Von diesen Maßstäben ausgehend sind die streitigen Steuerberatungskosten zumindest als Nachlassregelungskosten abziehbar. Diese Kosten dienen dazu, den Umfang der Nachlassverbindlichkeiten (Steuerschulden) zu klären. Der Steuerberater wurde beauftragt Steuererklärungen für Steuerverbindlichkeiten abzugeben, die vom Erblasser herrühren und damit dem Grunde nach Nachlassverbindlichkeiten darstellten. Der enge zeitliche und sachliche Zusammenhang mit dem Erwerb von Todes wegen ist gegeben. Es ist unschädlich, dass die Kosten durch einen eigenen Entschluss der T ausgelöst wurden. Der BFH folgt damit nicht der Verwaltungsauffassung (gleichlautende Ländererlasse v. 11.12.2015), nach denen Steuerberatungskosten, die im Rahmen der Einkommensteuerpflicht des Erblassers anfallen, insbesondere für die Erstellung der ESt-Erklärung des Erblassers, keine Nachlassregelungskosten oder Kosten zur Erlangung des Erwerbs i.S.d. § 10 Abs. 5 Nr. 3 Satz 1 ErbStG sind.
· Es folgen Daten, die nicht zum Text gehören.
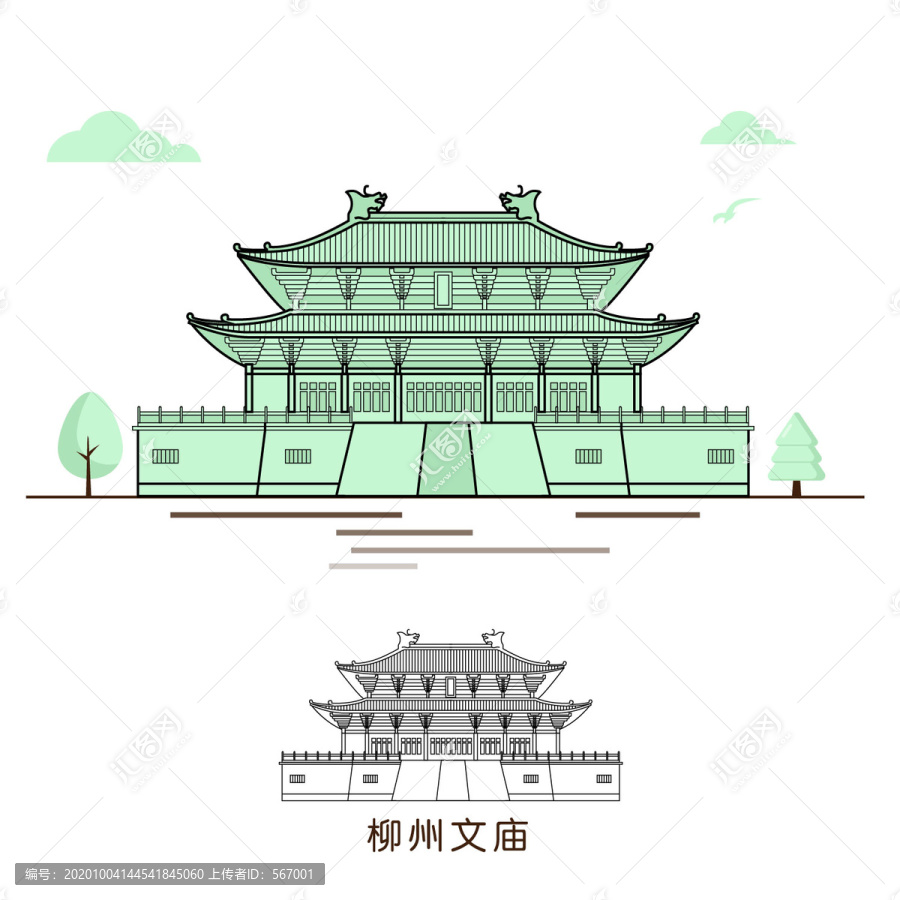 柳州文廟插圖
Auch bezüglich der Räumungskosten liegen Nachlassregelungskosten vor. Die Auflösung des Haushalts des Erblassers ist darauf gerichtet, mit der persönlichen Habe des Erblassers zweckentsprechend zu verfahren. Es gehört zur tatsächlichen Feststellung des Nachlasses, Gewissheit über die Eigentumsverhältnisse und eventuelle Herausgabeansprüche Dritter zu erlangen sowie für die Einzelteile des Hausrats zu entscheiden, wie damit zu verfahren ist. Die Durchsicht des Hausrats begründet nachlassspezifischen Aufwand. Die Grenze zwischen der Nachlassregelung und der Nachlassverwaltung ist noch nicht überschritten.
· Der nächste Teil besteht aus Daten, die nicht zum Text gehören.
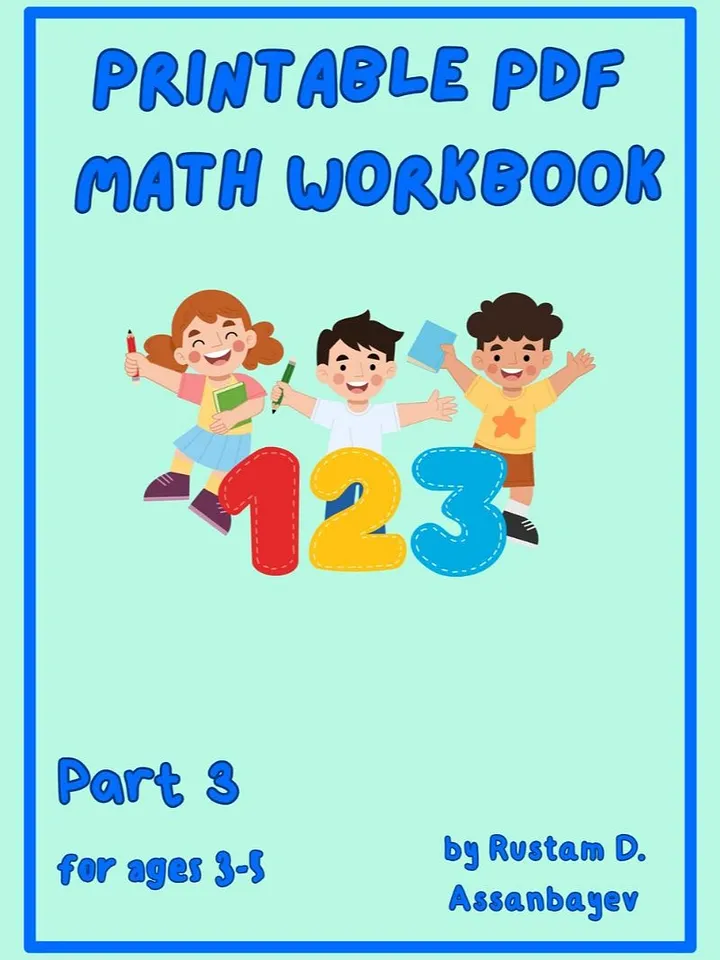 Printable Math Workbook Part 3 product image (1)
Das FG hatte in diesem Punkte eine andere Auffassung vertreten, weil es seine Betrachtung allein auf die Wohnung als Nachlassgegenstand konzentriert hat. Der Aufwand für die Räumung einer von dem Erblasser selbst bewohnten Wohnung wäre Teil der Nachlassverwertung, wenn er sich nur auf die Eigenschaft der Wohnung als Nachlassgegenstand bezöge. Eigentum und Besitz der Klägerin als Alleinerbin waren geklärt, während die Kosten für das Herrichten der Wohnung zwecks Verkaufs, Vermietung oder Selbstnutzung zur Verwertung und damit zur Verwaltung des Nachlasses gehören. Die Zäsur zwischen Erwerbserlangungskosten und Nachlassverwaltungskosten wäre überschritten.